Wciśnij pedał gazu i ruszasz w wirtualnej ciszy, tylko niewyraźny szum silników elektrycznych. Choć podczas jazdy z większymi prędkościami słychać dość głośny wiatr i szum drogi (na niektórych nawierzchniach). To powiedziawszy, jak większość samochodów elektrycznych, może to być po prostu, że jest to cichszy ogólnie, ale ponieważ nie ma szumu silnika, inne dźwięki są bardziej oczywiste!
Wyprzedzanie jest zaraźliwe i nie sądzę, aby nowość kiedykolwiek się zużyła, ale Model X jest również zrelaksowanym, wygodnym krążownikiem. Jeśli jednak zdejmiesz nogę z pedału gazu, spadek prędkości może być dość głęboki, w zależności od ustawień hamulca regeneracyjnego, więc najlepiej poeksperymentować.
Ważący 2,4 tony Model X jest dość ciężki i na wymagających drogach krajowych czuć jego wagę. Choć na zakrętach trzyma się w miarę płasko, nie jest tak zwinny jak Model S.

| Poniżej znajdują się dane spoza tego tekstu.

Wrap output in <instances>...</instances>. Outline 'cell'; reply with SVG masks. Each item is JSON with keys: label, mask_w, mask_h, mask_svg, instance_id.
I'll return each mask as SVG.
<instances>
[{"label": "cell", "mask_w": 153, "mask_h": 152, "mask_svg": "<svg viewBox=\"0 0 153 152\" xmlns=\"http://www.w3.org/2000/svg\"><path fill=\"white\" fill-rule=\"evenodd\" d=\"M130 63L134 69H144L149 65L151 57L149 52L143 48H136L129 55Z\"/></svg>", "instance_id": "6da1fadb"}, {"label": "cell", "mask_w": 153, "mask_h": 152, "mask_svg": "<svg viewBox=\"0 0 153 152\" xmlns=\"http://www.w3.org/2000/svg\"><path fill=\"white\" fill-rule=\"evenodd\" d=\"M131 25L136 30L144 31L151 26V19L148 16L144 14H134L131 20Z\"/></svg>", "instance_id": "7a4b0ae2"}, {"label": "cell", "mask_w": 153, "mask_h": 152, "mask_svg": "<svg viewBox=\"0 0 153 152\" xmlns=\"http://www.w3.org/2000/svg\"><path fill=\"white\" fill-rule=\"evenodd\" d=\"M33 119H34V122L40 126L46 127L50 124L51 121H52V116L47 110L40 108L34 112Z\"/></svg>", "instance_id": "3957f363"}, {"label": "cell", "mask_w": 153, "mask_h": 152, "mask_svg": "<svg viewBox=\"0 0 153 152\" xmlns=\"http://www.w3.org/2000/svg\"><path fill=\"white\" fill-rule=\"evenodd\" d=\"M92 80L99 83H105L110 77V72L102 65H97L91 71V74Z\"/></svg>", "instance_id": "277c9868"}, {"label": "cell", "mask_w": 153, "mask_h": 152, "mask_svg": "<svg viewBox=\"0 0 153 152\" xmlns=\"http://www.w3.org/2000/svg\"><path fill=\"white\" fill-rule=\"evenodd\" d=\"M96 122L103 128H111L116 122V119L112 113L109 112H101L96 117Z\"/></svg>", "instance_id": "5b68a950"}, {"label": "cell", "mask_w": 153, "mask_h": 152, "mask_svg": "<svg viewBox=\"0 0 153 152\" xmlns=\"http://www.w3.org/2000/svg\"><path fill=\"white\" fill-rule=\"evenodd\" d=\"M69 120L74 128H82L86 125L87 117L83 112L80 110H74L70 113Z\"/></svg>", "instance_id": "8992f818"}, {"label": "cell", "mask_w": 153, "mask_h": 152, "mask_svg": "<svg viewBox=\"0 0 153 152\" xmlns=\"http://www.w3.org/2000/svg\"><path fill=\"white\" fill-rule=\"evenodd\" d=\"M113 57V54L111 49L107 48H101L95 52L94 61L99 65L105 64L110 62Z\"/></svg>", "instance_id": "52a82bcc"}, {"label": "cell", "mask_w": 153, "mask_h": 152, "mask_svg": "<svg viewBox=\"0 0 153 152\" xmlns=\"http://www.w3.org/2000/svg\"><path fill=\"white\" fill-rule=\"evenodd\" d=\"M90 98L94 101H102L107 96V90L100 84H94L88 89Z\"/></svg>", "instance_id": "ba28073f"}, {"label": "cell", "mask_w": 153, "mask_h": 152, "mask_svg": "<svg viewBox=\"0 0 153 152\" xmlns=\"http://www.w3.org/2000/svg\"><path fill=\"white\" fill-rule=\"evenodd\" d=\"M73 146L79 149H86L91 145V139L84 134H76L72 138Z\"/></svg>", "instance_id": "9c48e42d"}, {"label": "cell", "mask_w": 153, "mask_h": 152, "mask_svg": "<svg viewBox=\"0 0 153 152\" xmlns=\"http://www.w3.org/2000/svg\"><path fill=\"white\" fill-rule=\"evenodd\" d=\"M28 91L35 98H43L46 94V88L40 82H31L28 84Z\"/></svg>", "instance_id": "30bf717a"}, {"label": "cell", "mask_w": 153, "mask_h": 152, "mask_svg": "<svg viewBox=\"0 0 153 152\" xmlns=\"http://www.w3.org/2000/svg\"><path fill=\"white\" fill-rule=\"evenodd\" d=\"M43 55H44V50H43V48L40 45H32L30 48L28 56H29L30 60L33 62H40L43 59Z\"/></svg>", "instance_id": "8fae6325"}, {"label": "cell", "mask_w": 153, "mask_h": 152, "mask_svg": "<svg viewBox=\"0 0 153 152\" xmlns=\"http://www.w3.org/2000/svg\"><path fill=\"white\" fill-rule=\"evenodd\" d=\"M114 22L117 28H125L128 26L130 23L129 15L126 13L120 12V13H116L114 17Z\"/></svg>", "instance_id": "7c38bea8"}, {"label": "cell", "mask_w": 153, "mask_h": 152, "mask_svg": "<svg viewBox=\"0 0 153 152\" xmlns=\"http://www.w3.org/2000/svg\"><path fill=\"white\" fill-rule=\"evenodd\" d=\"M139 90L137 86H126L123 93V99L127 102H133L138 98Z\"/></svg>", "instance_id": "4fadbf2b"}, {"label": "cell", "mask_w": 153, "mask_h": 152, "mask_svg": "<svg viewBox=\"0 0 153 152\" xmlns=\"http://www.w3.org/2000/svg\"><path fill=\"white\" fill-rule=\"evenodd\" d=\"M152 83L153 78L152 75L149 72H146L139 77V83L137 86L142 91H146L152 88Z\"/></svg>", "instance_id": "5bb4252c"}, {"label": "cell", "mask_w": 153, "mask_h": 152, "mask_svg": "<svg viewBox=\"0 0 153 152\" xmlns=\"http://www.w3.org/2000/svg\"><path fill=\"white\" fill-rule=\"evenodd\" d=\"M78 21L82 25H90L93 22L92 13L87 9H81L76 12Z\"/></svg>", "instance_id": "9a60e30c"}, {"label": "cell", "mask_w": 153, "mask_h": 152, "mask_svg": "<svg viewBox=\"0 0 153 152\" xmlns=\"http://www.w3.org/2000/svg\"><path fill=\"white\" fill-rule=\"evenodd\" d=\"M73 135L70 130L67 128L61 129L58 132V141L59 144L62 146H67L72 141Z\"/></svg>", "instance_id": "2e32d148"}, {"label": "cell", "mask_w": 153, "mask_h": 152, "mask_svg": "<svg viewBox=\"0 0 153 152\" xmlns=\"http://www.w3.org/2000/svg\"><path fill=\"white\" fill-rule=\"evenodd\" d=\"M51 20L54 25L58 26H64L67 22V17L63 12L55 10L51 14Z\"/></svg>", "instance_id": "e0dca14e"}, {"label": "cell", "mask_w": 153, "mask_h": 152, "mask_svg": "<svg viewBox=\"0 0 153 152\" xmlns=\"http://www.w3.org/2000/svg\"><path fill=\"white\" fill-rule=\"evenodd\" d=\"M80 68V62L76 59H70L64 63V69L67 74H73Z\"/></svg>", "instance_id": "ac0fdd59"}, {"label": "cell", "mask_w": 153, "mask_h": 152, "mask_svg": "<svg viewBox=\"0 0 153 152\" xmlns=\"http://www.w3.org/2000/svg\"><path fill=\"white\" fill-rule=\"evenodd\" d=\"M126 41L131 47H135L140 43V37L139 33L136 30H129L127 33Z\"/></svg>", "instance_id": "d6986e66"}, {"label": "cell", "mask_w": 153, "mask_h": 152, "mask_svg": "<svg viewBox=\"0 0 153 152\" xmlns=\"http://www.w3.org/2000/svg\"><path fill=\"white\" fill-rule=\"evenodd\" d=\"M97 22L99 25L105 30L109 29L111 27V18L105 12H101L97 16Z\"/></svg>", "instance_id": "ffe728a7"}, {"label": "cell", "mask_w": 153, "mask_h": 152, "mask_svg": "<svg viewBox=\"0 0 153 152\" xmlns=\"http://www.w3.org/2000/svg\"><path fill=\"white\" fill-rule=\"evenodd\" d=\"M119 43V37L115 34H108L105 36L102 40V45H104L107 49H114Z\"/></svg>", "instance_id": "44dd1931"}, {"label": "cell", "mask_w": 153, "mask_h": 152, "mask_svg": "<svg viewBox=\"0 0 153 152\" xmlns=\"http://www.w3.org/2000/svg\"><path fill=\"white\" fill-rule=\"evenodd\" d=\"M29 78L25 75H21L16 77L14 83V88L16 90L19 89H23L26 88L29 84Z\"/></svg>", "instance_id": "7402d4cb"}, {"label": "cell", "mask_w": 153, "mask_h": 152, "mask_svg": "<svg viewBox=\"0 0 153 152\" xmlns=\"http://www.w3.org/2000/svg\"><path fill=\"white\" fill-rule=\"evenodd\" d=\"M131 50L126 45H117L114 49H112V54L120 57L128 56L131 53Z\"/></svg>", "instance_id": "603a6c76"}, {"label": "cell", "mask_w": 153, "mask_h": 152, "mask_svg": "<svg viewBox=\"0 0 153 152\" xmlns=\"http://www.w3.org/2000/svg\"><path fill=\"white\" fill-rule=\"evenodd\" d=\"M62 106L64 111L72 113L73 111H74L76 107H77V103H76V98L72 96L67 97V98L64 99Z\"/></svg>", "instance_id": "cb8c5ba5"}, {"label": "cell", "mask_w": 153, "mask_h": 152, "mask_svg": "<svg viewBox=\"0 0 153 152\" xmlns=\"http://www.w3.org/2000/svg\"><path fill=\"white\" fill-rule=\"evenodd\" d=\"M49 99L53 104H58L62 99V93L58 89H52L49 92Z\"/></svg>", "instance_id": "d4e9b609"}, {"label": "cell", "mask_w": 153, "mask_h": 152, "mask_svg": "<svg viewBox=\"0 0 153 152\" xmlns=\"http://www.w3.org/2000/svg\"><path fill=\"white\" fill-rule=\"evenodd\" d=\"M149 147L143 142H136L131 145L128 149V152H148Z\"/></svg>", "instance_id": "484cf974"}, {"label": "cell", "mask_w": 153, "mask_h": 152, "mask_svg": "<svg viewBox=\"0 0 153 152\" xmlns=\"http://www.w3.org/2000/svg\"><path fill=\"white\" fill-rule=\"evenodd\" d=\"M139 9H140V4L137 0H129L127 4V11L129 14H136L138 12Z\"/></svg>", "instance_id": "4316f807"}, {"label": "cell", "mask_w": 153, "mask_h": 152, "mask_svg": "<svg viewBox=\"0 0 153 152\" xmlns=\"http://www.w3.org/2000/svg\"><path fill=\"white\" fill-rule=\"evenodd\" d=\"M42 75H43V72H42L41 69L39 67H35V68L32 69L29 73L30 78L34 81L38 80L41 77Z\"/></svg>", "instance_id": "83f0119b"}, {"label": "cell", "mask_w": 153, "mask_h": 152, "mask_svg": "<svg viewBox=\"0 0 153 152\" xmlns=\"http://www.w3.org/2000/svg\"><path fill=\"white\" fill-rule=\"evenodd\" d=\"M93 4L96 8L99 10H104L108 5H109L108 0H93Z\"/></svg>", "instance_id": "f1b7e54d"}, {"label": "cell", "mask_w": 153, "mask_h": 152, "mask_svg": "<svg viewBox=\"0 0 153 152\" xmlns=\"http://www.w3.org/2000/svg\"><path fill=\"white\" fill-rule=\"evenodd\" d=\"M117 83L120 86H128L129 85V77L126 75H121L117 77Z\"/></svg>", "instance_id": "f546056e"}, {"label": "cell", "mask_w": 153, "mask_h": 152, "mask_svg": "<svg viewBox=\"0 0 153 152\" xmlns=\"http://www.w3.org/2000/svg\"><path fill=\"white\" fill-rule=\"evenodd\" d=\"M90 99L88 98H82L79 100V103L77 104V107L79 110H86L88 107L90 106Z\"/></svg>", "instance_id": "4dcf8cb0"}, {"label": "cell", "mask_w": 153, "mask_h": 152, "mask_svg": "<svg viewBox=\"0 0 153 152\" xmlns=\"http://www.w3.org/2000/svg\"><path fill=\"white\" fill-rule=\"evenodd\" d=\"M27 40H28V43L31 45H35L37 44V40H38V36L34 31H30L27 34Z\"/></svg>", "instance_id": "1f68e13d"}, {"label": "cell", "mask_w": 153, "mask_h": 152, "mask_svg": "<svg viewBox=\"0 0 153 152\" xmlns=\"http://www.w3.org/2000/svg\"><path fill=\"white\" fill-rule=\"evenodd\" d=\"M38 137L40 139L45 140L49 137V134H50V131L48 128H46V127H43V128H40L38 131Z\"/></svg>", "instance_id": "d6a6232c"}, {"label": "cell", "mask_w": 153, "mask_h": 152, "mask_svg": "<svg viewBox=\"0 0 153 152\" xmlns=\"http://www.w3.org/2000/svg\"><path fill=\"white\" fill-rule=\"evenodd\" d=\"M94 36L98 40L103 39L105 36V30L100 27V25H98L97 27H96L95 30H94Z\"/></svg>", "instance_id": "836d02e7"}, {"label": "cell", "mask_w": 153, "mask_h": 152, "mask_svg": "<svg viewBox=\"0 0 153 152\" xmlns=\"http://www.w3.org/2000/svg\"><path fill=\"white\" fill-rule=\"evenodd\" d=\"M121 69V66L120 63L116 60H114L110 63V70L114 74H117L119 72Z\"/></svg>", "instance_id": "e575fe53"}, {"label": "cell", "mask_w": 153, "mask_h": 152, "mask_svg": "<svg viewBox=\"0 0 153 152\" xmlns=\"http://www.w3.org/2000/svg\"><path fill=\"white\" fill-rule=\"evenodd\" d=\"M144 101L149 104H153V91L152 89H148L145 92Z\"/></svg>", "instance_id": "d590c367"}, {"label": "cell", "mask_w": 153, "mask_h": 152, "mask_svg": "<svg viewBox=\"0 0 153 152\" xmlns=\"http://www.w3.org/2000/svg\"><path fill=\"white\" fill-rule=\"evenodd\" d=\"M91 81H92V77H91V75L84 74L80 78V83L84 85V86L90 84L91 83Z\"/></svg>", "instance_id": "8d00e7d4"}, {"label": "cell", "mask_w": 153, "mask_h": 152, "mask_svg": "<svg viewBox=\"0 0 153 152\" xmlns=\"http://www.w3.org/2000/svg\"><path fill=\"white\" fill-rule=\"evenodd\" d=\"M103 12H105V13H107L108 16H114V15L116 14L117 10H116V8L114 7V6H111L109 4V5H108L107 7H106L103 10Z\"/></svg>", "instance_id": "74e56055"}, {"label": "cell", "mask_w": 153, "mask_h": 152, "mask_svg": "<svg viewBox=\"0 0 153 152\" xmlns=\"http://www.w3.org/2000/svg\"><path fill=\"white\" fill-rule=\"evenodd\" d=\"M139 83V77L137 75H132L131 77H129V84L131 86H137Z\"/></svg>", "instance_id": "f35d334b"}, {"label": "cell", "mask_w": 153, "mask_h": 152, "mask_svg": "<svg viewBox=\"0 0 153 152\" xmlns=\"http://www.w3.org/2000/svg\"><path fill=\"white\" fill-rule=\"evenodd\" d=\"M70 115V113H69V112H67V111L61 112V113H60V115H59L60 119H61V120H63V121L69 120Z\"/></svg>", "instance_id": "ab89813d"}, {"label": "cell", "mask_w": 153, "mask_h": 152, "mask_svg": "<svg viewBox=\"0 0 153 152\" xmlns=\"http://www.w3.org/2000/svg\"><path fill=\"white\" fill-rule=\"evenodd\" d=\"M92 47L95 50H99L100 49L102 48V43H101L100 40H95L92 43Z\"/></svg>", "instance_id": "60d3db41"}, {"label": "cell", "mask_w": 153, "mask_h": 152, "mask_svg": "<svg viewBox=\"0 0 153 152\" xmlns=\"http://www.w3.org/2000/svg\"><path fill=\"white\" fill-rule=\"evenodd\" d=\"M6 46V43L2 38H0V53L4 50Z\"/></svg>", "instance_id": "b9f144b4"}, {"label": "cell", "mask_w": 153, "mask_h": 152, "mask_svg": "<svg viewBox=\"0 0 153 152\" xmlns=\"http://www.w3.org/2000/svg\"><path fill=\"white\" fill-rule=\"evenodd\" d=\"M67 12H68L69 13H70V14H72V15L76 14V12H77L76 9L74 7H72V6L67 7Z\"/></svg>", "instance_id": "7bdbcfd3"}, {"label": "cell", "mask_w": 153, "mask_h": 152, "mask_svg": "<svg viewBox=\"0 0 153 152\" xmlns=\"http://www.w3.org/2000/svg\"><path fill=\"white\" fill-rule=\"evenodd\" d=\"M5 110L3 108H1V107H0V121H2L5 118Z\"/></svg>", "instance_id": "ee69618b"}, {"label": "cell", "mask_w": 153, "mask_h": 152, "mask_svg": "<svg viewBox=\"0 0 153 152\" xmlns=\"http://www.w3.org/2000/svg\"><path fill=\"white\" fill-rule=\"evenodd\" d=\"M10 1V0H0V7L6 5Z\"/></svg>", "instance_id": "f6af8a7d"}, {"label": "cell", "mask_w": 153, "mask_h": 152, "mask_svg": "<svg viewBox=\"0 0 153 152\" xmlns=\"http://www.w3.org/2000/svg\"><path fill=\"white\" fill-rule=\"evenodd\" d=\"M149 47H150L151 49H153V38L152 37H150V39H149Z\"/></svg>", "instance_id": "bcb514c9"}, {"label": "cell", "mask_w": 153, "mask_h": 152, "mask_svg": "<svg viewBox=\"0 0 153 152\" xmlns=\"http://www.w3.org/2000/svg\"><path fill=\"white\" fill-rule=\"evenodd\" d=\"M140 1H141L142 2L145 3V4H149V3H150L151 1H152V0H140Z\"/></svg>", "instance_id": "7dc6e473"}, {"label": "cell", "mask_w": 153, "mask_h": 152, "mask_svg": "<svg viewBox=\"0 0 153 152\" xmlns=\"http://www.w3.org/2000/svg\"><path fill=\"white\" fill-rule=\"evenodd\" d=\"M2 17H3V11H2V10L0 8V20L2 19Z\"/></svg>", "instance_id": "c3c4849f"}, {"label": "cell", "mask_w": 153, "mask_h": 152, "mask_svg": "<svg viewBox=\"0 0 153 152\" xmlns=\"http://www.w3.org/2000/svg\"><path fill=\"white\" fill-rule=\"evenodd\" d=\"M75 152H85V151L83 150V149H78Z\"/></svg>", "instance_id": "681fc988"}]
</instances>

Trzeba przyznać, że Model X nie jest takim objawieniem, jakim był Model S i pod pewnymi względami ma więcej wspólnego z MPV niż SUV-em, ale jest charakterystyczny, futurystyczny i bardzo sprytny (nawet nie dotknąłem technologii autonomicznej, którą dzieli z Modelem S).
Model X nie jest jednak idealny. Nie jest tak skoncentrowany na kierowcy, jak Model S i jest siedmiomiejscowy. Ponadto, drzwi "Falcon-Wing" są dla niektórych nieco powolne. Drzwi oznaczają również, że na dachu nie można zamocować boxu, choć z tyłu samochodu można zamontować bagażnik typu "hitch".
Jedno jest jednak pewne - Model X to kolejny powiew świeżego powietrza z Kalifornii. Dosłownie, bo wyposażono go w system filtrów HEPA, które wypełniają kabinę "powietrzem klasy medycznej" bez względu na to, co dzieje się na zewnątrz. Dostępne są trzy tryby - cyrkulacja z powietrzem zewnętrznym, recyrkulacja powietrza wewnętrznego oraz tryb obrony przed bronią biologiczną, który wytwarza nadciśnienie wewnątrz kabiny, aby chronić pasażerów.